= Exercise requirements =
1. Output the part of the passage on RCS messaging from "For those of" up to and including "with qualified interest.", word for word.
2. According to the passage on RCS messaging, in what year did RCS standardization work begin?
3. Resume the passage on RCS messaging, picking up right after its last sentence.
[Opening Supplied passage section]
Here in the US, Facebook is working hard on WhatsApp, Messenger, and its Messenger API program just with lots more hype than LINE and WeChat. And they are naturally watching the more advanced WeChat and Line services closely, as they dominate A2P messaging in both countries, which is what FB wants to do in the US.
Last year I wrote a weblog on “Is the tide starting to turn on A2P SMS?” highlighting some of the factors in western markets that could herald the substitution from SMS to IP messaging. And also a weblog on the important initiative tyntec is doing on Fixing US Long Code A2P SMS, to try and fill a hole in the usefulness of SMS in broader A2P applications, the lack of official accounts.
What prompted me to write this article isn’t the usual RCS (Rich Communications Suite) revival at MWC. Yet another year, yet more of the same promises, yet more of the same self-satisfied arrogance. Rather the financial analysts are talking about RCS, and CPaaS providers are claiming it will substantively impact their 2018 revenues. This is a very different level of commitment, CEOs of listed companies are partially staking their market valuations on RCS. My focus here is RCS in the US, as we must look at messaging / FCOPI on a country by country basis.
For those of you that do not know RCS, its currently being positioned as the next generation of SMS and enabling cheap app-like experiences without the need for smartphone apps. Like WeChat’s mini-apps. The standardization work started back in 2007, in 2015 I was calling for a RCS reset given the mistaken assumptions its been built upon. I first wrote about it in 2008, with qualified interest.
[Closing Supplied passage section]
[Opening Records provided section]
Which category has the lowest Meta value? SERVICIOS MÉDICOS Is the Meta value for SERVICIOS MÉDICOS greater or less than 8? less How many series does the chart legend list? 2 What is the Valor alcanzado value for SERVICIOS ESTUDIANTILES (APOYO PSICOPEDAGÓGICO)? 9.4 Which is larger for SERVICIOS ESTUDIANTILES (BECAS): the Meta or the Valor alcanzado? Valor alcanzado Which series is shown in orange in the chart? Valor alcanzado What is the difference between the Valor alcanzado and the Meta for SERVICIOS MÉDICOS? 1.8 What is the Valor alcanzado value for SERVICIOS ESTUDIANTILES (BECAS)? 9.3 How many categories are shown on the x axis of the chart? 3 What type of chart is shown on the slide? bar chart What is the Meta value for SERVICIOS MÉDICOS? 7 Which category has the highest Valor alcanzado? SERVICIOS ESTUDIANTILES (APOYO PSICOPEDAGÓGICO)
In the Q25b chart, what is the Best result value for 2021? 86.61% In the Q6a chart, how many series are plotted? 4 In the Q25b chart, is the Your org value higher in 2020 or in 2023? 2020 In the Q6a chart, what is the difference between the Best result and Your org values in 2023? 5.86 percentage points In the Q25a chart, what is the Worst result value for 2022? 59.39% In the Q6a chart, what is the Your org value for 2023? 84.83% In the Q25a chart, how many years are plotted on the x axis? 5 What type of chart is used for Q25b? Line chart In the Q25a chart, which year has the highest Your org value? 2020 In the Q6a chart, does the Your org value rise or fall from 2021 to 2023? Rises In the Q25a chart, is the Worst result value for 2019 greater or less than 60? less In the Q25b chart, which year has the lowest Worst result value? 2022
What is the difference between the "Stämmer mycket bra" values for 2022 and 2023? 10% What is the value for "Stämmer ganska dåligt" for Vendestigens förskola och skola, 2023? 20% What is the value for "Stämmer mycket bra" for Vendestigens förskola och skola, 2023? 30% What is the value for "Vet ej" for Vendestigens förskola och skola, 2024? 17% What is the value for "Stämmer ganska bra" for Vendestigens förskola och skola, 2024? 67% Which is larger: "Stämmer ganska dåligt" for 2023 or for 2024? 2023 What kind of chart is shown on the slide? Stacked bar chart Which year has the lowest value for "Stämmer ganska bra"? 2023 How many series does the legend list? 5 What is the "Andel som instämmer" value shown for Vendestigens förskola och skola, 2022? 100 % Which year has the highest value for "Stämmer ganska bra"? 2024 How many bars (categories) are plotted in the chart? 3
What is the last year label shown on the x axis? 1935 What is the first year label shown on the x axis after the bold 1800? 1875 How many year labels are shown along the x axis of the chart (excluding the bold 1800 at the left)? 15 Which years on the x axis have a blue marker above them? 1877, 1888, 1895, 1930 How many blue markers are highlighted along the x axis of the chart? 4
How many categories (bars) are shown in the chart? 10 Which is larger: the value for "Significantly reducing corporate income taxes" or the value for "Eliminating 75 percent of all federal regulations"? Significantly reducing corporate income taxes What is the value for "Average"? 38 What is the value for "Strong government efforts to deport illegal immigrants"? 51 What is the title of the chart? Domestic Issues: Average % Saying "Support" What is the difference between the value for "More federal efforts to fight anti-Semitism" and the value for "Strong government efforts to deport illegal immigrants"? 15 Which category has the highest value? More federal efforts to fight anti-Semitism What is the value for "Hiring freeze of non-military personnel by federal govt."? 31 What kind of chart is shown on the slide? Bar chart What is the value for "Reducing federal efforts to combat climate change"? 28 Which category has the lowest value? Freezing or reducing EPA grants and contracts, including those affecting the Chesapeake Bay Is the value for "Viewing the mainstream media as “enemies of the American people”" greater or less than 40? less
[Closing Records provided section]
= Answer list =
1.
For those of you that do not know RCS, its currently being positioned as the next generation of SMS and enabling cheap app-like experiences without the need for smartphone apps. Like WeChat’s mini-apps. The standardization work started back in 2007, in 2015 I was calling for a RCS reset given the mistaken assumptions its been built upon. I first wrote about it in 2008, with qualified interest.

2. 2007

3.
Setting out some of the RCS challenges for the US:
- Apple isn’t doing RCS, no telco has the power to tell Apple what to do on this, not even China Mobile. iMessage is important to Apple, and RCS messes with that. So that’s 35% of the US smartphone market which will require the user to download something. 65% smartphone penetration is likely the max given the needless network dependencies built into RCS.
- There’s no way to do Official Accounts, its just some random phone number sending a message. Line, WeChat, FB Messenger solved this early on in their development. And the tyntec initiative appears stuck in the old-boy’s network of US legacy telecoms.
- SMS isn’t that social anymore, that’s moved onto social networks and chat apps, its essentially a notification service, “Delivered: Your Amazon Package….”
- The US operators are all taking different approaches, and Google is simply hedging its bets as it seeks an iMessage competitor.
- There’s a litany of other functional and technical gaps, as Dean Bubley has pointed out many times.
RCS in its current form will not deliver FPOCI at any point in the future. Its simply an expensive next generation notification service, when the cost of notifications are moving to the cost of compute, 0.0000005c per message.
So what should the US Telcos and Google do? In principle its quite easy. Create a joint venture FPOCI, copy WeChat / Line with US localizations, the FCC is so compliant these days you’ll only see encouragement there. And all adopt it, no messing about with variants coz you have special needs, and share in the value created. Telco’s customers are moving to unlimited data plans, so your value to them is principally internet access. Focus on that and let a dynamic team of internet / consumer marketing high fliers create something unique and special for the US market. You could have it launched before the end of the year if you start now.
The CPaaS providers will still need to aggregate across all the messaging options, so they’ll make money, and the US consumers will have some real competition to emerging iMessage and FB duopoly. What’s to loose?